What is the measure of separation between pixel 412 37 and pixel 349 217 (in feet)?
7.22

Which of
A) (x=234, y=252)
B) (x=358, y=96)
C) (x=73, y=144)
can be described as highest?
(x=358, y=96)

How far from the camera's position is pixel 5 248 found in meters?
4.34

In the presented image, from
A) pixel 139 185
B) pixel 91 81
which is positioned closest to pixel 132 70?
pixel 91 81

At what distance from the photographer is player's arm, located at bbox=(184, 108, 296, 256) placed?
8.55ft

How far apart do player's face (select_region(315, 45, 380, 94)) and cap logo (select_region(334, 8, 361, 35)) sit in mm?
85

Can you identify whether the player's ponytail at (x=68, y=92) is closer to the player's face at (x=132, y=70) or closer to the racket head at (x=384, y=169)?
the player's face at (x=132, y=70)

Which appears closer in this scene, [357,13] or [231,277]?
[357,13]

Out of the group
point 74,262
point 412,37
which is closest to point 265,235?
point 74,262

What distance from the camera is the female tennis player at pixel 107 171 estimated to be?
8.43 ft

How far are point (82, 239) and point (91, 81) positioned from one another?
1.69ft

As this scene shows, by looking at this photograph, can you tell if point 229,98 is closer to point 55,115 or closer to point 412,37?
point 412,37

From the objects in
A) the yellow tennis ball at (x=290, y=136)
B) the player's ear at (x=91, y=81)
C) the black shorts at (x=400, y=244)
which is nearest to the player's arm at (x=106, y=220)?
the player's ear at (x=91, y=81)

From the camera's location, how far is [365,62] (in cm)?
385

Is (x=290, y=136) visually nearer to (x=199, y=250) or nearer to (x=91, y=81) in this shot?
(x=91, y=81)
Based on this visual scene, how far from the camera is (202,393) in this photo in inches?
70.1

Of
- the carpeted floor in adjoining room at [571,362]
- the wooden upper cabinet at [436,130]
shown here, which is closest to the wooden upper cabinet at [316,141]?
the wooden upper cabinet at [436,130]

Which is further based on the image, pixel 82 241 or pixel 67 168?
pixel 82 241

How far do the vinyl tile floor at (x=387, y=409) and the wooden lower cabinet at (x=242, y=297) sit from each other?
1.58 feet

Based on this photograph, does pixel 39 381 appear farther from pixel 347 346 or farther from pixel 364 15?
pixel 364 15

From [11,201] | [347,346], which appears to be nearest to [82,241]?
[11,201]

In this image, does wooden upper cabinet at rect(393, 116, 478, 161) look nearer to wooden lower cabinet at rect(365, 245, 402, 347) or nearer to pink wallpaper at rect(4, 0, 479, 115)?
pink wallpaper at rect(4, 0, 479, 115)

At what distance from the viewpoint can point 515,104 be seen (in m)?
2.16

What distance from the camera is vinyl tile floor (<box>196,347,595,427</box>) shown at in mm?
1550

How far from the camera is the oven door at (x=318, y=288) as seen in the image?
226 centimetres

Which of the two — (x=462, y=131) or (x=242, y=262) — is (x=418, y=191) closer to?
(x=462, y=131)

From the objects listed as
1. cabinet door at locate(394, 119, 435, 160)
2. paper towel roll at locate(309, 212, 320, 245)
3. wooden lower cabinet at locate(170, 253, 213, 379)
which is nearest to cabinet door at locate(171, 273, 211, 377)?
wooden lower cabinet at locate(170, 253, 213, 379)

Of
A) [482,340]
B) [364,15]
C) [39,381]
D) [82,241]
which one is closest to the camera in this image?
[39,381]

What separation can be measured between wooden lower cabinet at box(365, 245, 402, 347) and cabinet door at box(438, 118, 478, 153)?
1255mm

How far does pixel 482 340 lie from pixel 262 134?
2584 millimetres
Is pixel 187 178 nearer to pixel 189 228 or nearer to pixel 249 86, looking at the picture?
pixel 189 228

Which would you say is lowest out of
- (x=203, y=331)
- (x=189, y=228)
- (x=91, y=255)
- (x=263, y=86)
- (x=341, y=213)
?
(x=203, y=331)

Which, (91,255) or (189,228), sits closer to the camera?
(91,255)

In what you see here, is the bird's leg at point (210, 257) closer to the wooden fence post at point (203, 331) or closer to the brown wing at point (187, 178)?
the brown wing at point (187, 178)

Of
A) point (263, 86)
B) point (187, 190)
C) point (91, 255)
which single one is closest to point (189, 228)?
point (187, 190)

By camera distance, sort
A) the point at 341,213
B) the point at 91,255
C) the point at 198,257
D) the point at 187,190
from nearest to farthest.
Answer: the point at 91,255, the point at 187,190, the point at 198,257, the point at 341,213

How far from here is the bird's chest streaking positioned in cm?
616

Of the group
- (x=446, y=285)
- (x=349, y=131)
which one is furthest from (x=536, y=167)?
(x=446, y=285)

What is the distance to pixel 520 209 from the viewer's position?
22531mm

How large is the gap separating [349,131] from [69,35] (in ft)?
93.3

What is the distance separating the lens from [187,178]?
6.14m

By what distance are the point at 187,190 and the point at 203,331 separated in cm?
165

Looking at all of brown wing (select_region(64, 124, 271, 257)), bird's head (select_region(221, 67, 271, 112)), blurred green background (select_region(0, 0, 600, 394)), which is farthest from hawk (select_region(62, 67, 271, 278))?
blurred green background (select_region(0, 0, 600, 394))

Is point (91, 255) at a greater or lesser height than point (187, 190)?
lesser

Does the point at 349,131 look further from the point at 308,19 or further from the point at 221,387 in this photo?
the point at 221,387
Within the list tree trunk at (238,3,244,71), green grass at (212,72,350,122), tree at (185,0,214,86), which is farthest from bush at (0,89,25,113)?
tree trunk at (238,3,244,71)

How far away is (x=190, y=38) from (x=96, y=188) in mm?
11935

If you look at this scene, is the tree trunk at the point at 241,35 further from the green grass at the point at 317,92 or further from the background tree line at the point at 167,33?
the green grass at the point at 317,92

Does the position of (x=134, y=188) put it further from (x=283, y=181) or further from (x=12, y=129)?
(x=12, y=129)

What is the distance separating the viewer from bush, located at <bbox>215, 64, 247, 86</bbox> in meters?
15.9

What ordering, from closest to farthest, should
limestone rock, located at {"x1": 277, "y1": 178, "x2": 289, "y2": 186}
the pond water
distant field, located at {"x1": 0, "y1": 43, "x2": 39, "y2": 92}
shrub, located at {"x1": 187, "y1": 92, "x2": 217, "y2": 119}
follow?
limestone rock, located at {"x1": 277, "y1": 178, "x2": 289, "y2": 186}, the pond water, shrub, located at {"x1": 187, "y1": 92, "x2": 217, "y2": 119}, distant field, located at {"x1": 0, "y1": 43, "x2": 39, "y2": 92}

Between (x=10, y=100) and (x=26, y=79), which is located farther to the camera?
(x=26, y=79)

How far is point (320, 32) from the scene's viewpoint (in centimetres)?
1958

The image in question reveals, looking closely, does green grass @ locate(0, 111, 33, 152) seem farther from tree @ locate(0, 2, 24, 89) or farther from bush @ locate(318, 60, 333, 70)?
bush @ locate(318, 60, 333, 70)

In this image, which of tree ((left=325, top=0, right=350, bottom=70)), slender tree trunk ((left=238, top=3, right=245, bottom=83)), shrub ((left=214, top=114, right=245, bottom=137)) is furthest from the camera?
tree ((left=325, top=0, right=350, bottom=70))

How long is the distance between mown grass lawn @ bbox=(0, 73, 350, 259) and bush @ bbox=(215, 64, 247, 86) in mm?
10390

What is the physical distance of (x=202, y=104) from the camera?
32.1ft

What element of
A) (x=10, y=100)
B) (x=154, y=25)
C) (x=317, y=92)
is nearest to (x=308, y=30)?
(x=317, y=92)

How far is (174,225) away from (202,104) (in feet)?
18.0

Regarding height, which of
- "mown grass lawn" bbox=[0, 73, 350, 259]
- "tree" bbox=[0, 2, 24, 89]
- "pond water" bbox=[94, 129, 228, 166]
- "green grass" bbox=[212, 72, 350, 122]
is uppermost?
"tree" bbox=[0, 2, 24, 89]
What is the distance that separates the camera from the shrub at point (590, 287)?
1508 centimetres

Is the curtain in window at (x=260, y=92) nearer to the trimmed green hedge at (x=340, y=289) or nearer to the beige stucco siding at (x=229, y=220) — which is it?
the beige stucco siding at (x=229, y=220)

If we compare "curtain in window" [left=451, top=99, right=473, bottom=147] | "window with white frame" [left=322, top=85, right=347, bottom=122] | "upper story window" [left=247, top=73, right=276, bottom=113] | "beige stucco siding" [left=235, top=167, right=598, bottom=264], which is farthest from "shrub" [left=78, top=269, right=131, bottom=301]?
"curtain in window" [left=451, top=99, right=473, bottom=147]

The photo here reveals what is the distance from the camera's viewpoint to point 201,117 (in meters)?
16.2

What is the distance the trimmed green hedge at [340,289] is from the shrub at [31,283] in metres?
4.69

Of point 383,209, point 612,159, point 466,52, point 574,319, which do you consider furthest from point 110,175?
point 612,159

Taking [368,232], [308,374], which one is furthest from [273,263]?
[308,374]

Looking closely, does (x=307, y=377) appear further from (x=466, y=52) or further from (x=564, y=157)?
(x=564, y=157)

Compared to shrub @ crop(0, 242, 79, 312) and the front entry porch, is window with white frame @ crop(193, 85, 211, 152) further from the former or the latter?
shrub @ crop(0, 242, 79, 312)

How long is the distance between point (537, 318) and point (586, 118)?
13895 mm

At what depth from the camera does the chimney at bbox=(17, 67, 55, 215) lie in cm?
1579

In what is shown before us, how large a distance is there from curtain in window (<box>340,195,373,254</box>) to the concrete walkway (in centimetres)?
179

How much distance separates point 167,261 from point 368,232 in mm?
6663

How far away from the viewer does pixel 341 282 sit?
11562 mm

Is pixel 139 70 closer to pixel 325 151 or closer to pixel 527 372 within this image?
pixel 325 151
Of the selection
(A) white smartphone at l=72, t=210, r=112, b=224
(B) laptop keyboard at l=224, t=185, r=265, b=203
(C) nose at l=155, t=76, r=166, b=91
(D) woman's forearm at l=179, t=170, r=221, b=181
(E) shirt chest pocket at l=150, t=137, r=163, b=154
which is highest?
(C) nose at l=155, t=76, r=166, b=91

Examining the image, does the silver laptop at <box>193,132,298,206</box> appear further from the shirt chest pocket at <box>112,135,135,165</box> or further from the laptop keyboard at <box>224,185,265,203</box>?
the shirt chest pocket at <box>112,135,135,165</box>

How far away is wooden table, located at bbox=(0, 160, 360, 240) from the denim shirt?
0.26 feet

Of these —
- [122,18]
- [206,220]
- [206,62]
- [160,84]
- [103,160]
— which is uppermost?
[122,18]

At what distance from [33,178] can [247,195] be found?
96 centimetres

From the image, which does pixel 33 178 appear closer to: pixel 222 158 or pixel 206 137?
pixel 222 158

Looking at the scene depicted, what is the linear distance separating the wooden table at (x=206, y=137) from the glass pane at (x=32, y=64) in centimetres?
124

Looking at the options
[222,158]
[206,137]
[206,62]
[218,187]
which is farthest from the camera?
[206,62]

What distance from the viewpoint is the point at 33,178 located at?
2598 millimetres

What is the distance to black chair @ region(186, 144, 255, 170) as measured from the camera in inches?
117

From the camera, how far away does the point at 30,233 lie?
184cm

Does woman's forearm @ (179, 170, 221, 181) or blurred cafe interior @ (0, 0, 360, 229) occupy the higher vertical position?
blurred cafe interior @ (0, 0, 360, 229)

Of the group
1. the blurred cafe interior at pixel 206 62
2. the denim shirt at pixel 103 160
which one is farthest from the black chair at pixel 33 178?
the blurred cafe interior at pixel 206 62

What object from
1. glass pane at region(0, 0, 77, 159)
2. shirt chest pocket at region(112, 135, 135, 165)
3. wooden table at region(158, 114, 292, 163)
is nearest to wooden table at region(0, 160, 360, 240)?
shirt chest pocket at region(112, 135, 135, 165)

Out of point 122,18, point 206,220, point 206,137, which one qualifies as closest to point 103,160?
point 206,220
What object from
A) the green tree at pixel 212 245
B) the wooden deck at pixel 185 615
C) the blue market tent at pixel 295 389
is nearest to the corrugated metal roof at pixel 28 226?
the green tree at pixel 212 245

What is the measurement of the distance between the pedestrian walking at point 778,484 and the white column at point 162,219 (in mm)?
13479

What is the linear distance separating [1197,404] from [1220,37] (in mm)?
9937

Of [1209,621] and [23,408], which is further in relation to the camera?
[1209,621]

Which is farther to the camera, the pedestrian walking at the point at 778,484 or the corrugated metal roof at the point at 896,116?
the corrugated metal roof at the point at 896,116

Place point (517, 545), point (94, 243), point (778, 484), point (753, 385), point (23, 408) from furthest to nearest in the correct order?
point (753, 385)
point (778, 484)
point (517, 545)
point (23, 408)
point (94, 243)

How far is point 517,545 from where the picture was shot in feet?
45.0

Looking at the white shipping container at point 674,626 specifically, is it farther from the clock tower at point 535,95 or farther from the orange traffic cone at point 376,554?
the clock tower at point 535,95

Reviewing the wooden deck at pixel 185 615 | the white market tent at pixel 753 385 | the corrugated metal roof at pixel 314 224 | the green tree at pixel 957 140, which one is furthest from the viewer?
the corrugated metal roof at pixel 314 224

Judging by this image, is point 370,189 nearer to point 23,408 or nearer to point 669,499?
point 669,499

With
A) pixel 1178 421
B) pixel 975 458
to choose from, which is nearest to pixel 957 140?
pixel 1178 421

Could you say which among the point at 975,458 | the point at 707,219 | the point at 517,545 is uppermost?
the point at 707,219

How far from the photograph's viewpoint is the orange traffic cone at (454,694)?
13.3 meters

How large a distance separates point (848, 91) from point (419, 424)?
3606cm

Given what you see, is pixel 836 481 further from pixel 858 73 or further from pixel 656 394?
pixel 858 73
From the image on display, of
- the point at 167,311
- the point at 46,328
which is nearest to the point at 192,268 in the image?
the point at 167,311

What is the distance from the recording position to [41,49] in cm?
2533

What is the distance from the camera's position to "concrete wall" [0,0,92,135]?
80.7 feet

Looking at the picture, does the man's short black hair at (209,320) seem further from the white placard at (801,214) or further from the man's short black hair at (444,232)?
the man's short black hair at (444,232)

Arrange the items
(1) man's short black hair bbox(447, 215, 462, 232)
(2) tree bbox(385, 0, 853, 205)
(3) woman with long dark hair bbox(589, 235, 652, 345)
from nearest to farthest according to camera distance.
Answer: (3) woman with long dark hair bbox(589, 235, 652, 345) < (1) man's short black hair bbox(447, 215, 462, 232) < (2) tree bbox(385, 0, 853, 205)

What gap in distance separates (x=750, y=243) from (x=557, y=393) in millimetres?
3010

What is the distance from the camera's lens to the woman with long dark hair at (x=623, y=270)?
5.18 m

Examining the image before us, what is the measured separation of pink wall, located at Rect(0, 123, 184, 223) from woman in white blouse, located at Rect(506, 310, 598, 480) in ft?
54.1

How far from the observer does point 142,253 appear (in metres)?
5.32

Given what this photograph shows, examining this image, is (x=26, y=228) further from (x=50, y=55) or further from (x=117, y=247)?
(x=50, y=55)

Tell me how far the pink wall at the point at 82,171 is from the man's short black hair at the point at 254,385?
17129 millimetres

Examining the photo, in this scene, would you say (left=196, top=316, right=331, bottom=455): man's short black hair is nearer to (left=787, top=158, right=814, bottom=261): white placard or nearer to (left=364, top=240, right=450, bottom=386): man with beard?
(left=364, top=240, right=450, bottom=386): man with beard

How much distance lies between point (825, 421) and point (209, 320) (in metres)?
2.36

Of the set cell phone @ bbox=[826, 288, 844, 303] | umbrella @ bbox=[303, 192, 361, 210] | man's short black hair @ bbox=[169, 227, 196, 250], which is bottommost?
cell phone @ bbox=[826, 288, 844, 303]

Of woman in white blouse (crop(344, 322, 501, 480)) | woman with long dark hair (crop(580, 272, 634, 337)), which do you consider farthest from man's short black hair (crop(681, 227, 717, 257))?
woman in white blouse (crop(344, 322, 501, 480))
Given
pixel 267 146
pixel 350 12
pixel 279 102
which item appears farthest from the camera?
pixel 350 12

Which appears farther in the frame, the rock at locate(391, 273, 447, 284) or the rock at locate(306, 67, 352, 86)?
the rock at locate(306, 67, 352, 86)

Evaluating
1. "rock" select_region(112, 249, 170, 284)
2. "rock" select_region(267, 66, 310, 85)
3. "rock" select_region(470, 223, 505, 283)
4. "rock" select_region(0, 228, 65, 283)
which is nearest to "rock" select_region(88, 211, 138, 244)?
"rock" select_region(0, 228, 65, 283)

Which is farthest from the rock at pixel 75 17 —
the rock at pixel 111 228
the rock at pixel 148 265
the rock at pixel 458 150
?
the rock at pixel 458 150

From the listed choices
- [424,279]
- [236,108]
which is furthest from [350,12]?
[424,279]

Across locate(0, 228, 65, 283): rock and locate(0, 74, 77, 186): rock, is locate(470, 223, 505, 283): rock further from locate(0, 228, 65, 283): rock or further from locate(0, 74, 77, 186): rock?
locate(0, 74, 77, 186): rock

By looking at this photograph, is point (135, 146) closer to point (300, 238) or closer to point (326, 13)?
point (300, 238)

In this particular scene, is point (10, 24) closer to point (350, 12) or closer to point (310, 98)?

* * * *

:: To be done ::
Write the lines out exactly, from the one with "Which is farthest from the rock" down to the last line of the listing, and leave out all others.

:: Task response ::
Which is farthest from the rock at pixel 75 17 —
the rock at pixel 111 228
the rock at pixel 148 265
the rock at pixel 458 150
?
the rock at pixel 458 150

From the listed choices
- [424,279]
- [236,108]
which is furthest from [350,12]?
[424,279]

Across locate(0, 228, 65, 283): rock and locate(0, 74, 77, 186): rock, is locate(470, 223, 505, 283): rock further from locate(0, 228, 65, 283): rock or further from locate(0, 74, 77, 186): rock?
locate(0, 74, 77, 186): rock

By looking at this photograph, is point (135, 146) closer to point (300, 238) or closer to point (326, 13)?
point (300, 238)

In this particular scene, is point (10, 24) closer to point (350, 12) or closer to point (310, 98)?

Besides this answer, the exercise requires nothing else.